Minnesota may soon join Utah in using “social bonds” to fund early childhood education. Such bonds use money raised in private capital markets, as with building a new power plant or high school, to fund education or social programs.
The funders have a say in designing the program in question and the return on the bonds depends on measurable objectives being met. As with other state and local bonds, repayment of principal and additional variable performance rewards would have to come from tax revenues. The new initiative, the implementation of which is funded by a federal Department of Education grant, is an interesting test. But don’t get all excited about this being some sort of panacea that will solve all societal ills.
The difficult key economic issue here is that there are huge “information problems” in quantitatively measuring outcomes of educational or social service programs. Determination of causation in situations involving myriad variables is extremely difficult. So while there may be advantages to the approach, there are inherent drawbacks too.
Consider the positives first: “Social bonds” generically are promoted by those wary of large government and who are convinced that government entities inherently are less efficient in using resources to achieve ends than are private-sector organizations. This is a question of how incentives for efficiency are created in the absence of a profit motive.
To the extent that the private-sector issuers of a social bond can design and administer the program to solve a specific problem, the prospect of getting a higher reward if performance is good can motivate both innovative initial design and careful day-to-day management of the program. Society can really get greater results relative to resources expended.
However, for skeptics of government efficiency, the extent that design of the program is constrained by tight restrictions and to which implementation is performed by existing government personnel and offices, erodes incentives for innovation and good management.
The other often-identified advantage of social bonds is that they are a new source of funding for public programs that do not require, at least initially, higher taxes. Society can get the benefits of some program — such as better learning by children over many years because they had an effective pre-school program. But taxes don’t have to be raised to pay for the program’s operation. That money comes from the buyers of the bonds in private capital markets.
The bond principal has to be paid eventually, however, and the bond buyers must also get the performance-based compensation specified in the original agreement. This will depend on what levels are achieved relative to agreed-on measurement criteria.
So money from taxpayers is needed eventually. And, just as a state has to rebuild a certain number of road bridges every year, so will there be the need to fund such educational programs every year. Over the longer run, resorting to bond funding can smooth out year-to-year fluctuations, but does not reduce total tax collections needed.
Some advocates argue the using the bonds at first will motivate innovation, and any particularly effective new models developed could simply be adopted for longer term use by the existing bureaucracy. There won’t be any patenting of methods, but to the extent that is true, the smaller the incentive to attract private capital. If new innovations quickly become a free good, creating new methods is less motivated.
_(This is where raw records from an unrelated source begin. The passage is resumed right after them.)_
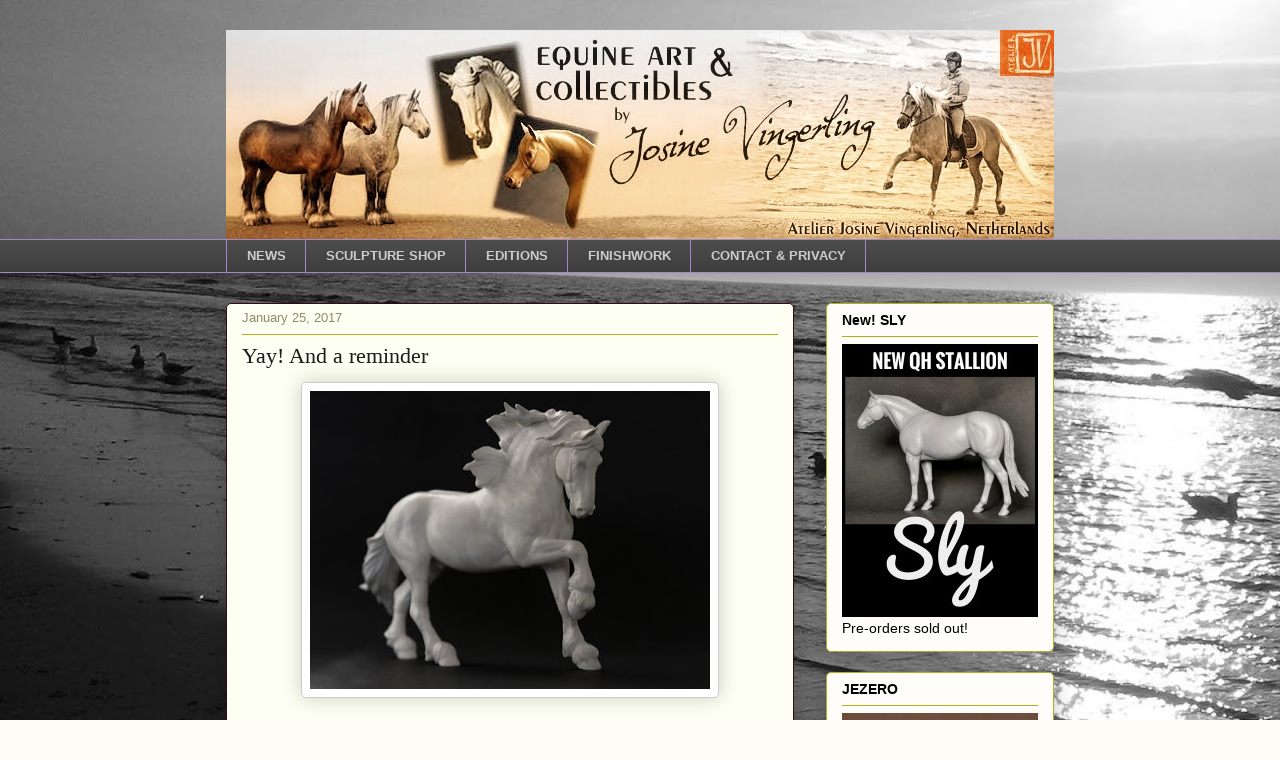

--- FILE ---
content_type: application/javascript
request_url: https://embed.email-provider.eu/e/lsz2kpobxt-eulvcp2etr.js
body_size: 657
content:
"use strict";

!function(w,d){
	var h="https://embed.email-provider.eu",hc=h+"/e/config",me=d.querySelector('script[src="'+h+'/e/lsz2kpobxt-eulvcp2etr.js"]'),x=new XMLHttpRequest;
	x.open("get",hc+"/lsz2kpobxt/eulvcp2etr.json",!0),x.onload=function(){
		var c=JSON.parse(x.responseText);
		//console.log(c);
		if(c&&c.widget){
			var t=d.getElementsByTagName("script"),n=t[t.length-1],s=d.createElement("script");
			s.onload=function(){
				c["base_url"]=h+'/e';
				c["a"]='lsz2kpobxt';
				c["l"]='eulvcp2etr';
				c["e_script"]=me;
				var v = '_lsz2kpobxteulvcp2etr';
				w[v].init&&w[v].init(c,me);
				//w._eprov.init&&w._eprov.init(c,me);
			}
			,s.src=c.scripts["runtime"]["src"],n.parentNode.insertBefore(s,n);
		}
	}
	x.send();
}(window,document);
Advocates note that improved educational attainment resulting from the program will have concrete economic benefits in increased labor productivity. Greater output from a better-educated work force will mean that resources will be available to pay off bonds.
This is true, but if the same increase in educational attainment came from conventional early childhood programs funded through regular school budgets, there similarly would be greater economic output and hence income to pay taxes.
So the crucial question is whether such external funding through privately placed bonds will motivate design of more effective programs, to be administered more efficiently, resulting in more productive taxpayers in society than would come out of a purely taxpayer-funded government-run public education system. If this does not occur, over the long term, the exercise is largely a fiscal shell game that may become a negative-sum game for the public if the bondholders get profits to compensate for the use of their money and the risk incurred.
So that leads directly the negatives: Deciding on exact performance criteria on which payments will be made to the bondholders above and beyond return of their principal. It is harder to determine if and why students are performing better in subsequent years than to determine why a certain fraction of metal stampings or circuit boards fail quality control tests. If you are going to reward good performance then you need to be able to measure performance in light of many mitigating factors. That is not easy.
Measuring performance of students from similar programs that have been designed and administered by traditional government agencies is no easier. Over decades we have spent hundreds of billions of dollars on educational and social programs, the effects of which could not be measured well if we even tried. And the income of the few public employees who design and run traditional programs depend little on how effective their work was.
All this means that the bond-funded early education program already implemented in Salt Lake City and the one will be tried here may be promising experiments, but don’t expect a panacea. And extending the performance-based bond model to other social programs won’t be easy. It is much easier to establish and measure the results of pre-school education than of some program to reduce teen pregnancy, for example.
There is wariness on both sides. Goldman Sachs is putting up some of the money for the initial bonds. Mere mention of their name makes some on the left see a nefarious mechanism to wrest exorbitant profits from the plight of disadvantaged children. This is paranoia. At this point it is much more likely to represent a do-gooding corporate social responsibility effort than the opening of a lucrative new market. The fact that philanthropic entities like the Pritzger Family Foundation are needed at this point indicates that Wall Street does not yet view such bonds as a profit opportunity.
Minnesotans should welcome the new initiative with open minds. It is an opportunity to try out something that may be very valuable. But don’t expect economic miracles.